5 Si consideri l’art. 1 l. 12 ottobre 1993, n. 413 (Norme sull’obiezione di coscienza alla sperimentazione animale), il quale conferma, indirettamente, il particolare significato che non può non assumere, ai fini dell’obiezione di coscienza, la non disponibilità ad agire contro la vita umana: la norma appena richiamata, infatti, dichiara addirittura di voler salvaguardare tutti «i cittadini che, per obbedienza alla coscienza, nell’esercizio del diritto alle libertà di pensiero, coscienza e religione riconosciute dalla Dichiarazione universale dei diritti dell’uomo, dalla Convenzione per la salvaguardia dei diritti dell’uomo e delle libertà fondamentali e dal Patto internazionale relativo ai diritti civili e politici, si oppongono alla violenza su tutti gli esseri viventi».

6 Cfr. Eusebi L. Obiezione di coscienza del professionista sanitario, in Rodotà S., Zatti P. (diretto da), Trattato di biodiritto, vol. III, I diritti in medicina, a cura di Lenti L., Palermo Fabris E., Zatti P., Milano: Giuffrè, 2011: p. 173 ss.

7 Circa l’esigenza che sia esclusa qualsiasi forma di discriminazione nei confronti di chi rifiuti il compimento di simili prestazioni in ambito medico si consideri: Council of Europe, Resolution 1763 (2010). The right to conscientious objection in lawful medical care.

8 «Il medico al quale vengano richieste prestazioni che contrastino con la sua coscienza o con il suo convincimento clinico può rifiutare la propria opera, a meno che questo comportamento non sia di grave e immediato nocumento per la salute della persona assistita, e deve fornire al cittadino ogni utile informazione e chiarimento».

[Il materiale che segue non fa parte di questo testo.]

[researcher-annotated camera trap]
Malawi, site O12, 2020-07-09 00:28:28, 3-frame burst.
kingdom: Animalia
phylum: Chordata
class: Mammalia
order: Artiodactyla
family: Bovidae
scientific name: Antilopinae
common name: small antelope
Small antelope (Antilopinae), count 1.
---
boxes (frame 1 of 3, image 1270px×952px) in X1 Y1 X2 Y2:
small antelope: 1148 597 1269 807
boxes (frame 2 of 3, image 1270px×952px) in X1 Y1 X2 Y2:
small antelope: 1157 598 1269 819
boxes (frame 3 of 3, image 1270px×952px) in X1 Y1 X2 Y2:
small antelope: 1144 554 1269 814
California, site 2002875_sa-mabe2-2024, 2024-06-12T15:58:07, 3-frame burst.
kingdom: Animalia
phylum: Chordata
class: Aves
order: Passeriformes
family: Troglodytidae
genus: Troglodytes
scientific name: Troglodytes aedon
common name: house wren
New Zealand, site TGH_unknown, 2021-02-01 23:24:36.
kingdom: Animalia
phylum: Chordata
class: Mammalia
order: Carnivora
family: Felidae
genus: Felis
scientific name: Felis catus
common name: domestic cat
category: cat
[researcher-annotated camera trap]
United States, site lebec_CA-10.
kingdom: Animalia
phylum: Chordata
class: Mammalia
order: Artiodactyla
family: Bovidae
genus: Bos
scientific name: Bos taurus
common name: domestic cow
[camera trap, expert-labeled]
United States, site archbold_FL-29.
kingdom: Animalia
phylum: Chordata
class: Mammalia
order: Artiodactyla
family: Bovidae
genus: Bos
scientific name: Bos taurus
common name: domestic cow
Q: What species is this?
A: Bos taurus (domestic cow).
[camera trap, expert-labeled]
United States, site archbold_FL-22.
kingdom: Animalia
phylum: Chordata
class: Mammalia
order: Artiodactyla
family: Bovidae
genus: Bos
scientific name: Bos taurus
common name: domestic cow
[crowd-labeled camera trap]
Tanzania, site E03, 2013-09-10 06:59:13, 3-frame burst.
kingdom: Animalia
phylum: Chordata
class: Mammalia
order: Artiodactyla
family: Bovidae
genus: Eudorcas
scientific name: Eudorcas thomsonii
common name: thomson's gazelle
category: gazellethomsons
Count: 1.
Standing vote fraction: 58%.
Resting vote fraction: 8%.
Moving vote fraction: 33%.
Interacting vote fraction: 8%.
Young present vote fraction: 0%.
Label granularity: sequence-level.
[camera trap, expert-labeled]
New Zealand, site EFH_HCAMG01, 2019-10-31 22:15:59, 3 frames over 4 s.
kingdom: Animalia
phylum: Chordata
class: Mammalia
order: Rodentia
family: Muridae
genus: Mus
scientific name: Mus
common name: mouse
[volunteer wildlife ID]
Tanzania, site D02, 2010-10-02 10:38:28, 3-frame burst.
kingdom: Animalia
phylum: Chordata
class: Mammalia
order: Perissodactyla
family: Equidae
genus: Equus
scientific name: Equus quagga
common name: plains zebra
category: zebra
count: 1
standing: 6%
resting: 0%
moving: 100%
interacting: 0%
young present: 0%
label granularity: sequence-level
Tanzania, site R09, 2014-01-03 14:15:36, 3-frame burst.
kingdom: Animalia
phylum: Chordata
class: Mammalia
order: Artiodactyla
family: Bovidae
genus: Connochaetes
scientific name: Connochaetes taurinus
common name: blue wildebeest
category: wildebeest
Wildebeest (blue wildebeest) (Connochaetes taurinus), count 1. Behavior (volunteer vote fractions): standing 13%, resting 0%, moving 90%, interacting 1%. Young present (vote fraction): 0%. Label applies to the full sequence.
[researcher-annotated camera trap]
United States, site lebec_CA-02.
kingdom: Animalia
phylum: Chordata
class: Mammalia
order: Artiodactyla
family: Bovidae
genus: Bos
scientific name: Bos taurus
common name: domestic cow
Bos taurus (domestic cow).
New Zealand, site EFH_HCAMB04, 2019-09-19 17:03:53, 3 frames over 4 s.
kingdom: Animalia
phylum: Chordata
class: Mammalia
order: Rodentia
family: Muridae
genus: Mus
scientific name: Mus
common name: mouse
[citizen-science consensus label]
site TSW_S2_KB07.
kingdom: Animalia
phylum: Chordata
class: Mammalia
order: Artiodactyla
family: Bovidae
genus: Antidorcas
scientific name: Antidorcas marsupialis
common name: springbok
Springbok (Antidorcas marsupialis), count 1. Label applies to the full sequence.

9 Si consideri il punto 3.16 del Codice Deontologico dell’Ostetrica/o della Federazione Nazionale Collegi Ostetriche, approvato in data 19.06.2010: «L’ostetrica/o di fronte ad una richiesta di intervento in conflitto con i principi etici della professione e con i valori personali, si avvale della obiezione di coscienza quando prevista dalla legge e si avvale della clausola di coscienza negli altri casi, garantendo le prestazioni inderogabili per la tutela della incolumità e della vita di tutti i soggetti coinvolti».